The number of Irish people who claim to speak Gaelic is still slipping despite a major drive to revive the traditional language, according to figures released Thursday.
Over 1.6 million Irish people claim they can speak the Gaelic language but the proportion of native speakers dropped from 42.8 to 41.9 percent between 2002 and 2006, according to the Census data.
Schoolchildren were by far the most likely to speak Gaelic but figures from the Central Statistics Office (CSO) shows fluency declined when people left school.
Of the 1.66 million people who indicated in the 2006 Census that they could speak Gaelic, just over a million either never spoke the language or spoke it less frequently than weekly.
Nearly half a million people said they spoke Gaelic on a daily basis at school but this plummeted to some 72,000 -- 4.4 percent of all those who can speak Gaelic -- who spoke it on a daily basis outside education.
Under Ireland's 1937 constitution, Gaelic is recognised as the first official language. In June 2005, the EU made Gaelic the 25-nation body's 21st official working language.
Last year, in the first major policy statement on Ireland's Gaelic language in more than 40 years, Prime Minister Bertie Ahern unveiled a 20 year strategy to create a bilingual society.
He said the "aim of 20th century government policies was to reinstate Irish as the main language spoken by the people."
But the new figures will be a disappointment.

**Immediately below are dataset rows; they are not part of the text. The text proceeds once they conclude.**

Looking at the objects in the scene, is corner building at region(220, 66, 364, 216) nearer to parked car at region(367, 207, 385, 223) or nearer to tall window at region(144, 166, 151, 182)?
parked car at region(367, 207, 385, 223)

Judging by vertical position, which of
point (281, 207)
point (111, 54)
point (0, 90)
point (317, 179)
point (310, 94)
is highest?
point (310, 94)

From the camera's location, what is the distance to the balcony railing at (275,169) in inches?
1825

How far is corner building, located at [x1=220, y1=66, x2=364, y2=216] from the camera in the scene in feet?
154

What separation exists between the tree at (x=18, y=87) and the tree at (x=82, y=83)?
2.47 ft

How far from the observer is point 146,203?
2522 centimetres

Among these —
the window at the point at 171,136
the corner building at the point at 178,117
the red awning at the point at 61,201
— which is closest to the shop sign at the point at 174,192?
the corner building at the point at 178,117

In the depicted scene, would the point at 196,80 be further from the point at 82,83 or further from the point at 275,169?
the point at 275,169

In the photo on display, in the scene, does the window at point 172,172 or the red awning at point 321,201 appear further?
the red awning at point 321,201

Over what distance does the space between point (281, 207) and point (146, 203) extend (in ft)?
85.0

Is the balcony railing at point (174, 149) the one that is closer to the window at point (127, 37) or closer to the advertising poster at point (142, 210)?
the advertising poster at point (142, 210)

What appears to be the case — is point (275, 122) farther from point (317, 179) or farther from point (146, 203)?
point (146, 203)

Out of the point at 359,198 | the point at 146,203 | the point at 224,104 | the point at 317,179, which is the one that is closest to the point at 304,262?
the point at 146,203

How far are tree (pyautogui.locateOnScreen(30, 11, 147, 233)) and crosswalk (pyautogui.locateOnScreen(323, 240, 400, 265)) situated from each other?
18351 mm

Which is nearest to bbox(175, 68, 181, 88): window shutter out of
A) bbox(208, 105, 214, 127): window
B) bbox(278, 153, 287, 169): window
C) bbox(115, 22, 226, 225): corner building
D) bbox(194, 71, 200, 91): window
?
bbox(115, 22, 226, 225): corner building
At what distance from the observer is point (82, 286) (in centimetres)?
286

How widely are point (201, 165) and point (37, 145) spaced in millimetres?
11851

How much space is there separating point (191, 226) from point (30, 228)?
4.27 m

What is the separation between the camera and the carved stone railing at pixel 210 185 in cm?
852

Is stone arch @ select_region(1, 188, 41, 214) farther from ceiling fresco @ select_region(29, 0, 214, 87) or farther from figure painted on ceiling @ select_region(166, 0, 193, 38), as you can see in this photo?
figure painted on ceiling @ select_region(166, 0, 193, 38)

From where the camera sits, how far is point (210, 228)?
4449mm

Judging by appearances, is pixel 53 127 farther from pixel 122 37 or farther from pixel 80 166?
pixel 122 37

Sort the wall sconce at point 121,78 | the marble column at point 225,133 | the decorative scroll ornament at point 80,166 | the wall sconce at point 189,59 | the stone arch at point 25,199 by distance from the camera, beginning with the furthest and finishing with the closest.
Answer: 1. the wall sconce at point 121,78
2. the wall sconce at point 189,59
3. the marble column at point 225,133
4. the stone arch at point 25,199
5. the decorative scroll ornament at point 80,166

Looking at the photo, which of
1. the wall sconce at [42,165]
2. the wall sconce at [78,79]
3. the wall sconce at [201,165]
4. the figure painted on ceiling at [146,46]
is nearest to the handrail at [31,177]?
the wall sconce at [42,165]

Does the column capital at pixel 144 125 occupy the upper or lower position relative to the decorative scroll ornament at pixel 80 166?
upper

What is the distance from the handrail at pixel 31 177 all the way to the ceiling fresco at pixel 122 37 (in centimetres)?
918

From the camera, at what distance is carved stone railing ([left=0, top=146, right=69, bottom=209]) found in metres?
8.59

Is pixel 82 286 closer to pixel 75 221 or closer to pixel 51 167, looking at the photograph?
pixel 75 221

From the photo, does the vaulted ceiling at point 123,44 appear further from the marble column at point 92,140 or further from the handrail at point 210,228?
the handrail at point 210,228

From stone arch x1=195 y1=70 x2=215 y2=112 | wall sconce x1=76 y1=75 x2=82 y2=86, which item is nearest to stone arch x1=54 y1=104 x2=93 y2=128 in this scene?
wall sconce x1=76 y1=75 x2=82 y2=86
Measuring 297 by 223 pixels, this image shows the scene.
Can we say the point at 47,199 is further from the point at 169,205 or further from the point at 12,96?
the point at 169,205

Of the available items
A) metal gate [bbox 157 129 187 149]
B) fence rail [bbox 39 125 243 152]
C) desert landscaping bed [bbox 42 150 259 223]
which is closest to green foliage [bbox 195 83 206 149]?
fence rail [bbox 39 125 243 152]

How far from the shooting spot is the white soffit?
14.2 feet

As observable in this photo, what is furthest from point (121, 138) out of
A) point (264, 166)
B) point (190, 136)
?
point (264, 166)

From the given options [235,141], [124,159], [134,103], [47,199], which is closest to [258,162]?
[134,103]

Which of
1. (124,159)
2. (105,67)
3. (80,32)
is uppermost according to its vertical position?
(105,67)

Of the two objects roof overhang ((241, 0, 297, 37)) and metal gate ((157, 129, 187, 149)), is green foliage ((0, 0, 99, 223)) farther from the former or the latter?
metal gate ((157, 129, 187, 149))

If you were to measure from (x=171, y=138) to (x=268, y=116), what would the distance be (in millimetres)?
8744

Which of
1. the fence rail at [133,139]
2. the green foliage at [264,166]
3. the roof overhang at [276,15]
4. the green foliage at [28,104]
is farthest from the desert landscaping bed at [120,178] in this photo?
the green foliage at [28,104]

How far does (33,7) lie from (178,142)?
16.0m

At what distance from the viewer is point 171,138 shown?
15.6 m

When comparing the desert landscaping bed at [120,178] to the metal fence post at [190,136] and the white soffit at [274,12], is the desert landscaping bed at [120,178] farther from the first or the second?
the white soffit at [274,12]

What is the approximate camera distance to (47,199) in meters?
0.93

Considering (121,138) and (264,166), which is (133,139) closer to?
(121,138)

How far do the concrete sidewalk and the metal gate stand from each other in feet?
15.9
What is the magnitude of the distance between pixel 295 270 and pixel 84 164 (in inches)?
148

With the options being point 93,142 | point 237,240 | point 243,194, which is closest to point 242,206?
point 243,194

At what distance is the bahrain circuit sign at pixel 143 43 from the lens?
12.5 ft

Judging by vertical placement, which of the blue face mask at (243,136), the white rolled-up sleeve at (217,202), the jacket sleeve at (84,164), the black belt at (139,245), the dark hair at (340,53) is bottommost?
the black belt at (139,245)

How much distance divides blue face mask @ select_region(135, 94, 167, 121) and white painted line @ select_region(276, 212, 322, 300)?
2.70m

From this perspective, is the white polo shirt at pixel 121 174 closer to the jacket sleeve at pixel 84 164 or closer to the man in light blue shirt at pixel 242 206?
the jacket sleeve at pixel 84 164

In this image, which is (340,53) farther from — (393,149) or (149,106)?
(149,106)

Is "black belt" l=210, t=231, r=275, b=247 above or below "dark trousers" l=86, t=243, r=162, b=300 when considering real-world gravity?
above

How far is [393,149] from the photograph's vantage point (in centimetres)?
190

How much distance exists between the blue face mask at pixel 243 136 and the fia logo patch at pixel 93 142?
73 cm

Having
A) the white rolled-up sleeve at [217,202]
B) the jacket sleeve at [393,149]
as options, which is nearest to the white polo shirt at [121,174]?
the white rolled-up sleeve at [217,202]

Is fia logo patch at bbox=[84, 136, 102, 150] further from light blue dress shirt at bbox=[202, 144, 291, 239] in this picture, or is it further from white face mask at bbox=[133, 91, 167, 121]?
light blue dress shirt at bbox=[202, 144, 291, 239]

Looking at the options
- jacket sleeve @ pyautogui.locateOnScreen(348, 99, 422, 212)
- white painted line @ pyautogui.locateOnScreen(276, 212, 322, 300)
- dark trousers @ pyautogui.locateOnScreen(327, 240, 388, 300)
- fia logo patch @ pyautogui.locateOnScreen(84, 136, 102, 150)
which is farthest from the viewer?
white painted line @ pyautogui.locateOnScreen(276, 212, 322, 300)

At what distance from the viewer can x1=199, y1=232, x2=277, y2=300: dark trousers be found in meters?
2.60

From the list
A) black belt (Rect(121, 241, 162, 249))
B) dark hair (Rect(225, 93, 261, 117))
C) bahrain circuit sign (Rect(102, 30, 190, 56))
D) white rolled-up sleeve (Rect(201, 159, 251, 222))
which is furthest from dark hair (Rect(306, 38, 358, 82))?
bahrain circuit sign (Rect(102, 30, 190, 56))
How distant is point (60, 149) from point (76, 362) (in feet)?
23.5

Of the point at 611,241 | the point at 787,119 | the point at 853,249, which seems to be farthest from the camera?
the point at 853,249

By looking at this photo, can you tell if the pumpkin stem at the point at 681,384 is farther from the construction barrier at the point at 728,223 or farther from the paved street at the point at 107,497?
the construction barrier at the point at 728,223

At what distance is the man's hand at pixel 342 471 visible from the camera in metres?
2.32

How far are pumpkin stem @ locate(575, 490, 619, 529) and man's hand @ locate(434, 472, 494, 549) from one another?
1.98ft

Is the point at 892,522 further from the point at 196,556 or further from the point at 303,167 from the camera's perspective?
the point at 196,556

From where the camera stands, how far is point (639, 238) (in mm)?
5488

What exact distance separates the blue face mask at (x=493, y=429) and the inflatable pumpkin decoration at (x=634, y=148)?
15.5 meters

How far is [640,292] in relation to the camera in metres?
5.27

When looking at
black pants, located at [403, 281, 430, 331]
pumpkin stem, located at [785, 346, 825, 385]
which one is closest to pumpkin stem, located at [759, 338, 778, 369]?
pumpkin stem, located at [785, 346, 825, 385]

Even in most of the special so-called Gaeltacht areas, where dwellers receive extra grants and allowances for schools, homes, clubs, and festivals to encourage Gaelic speaking, the numbers are down.
Most of the Gaeltachts are scattered along the western seaboard.
Gaelic was the country's predominant language up until the middle of the 1800s.
British colonisers introduced English as the sole language of government and it became dominant in the bigger cities.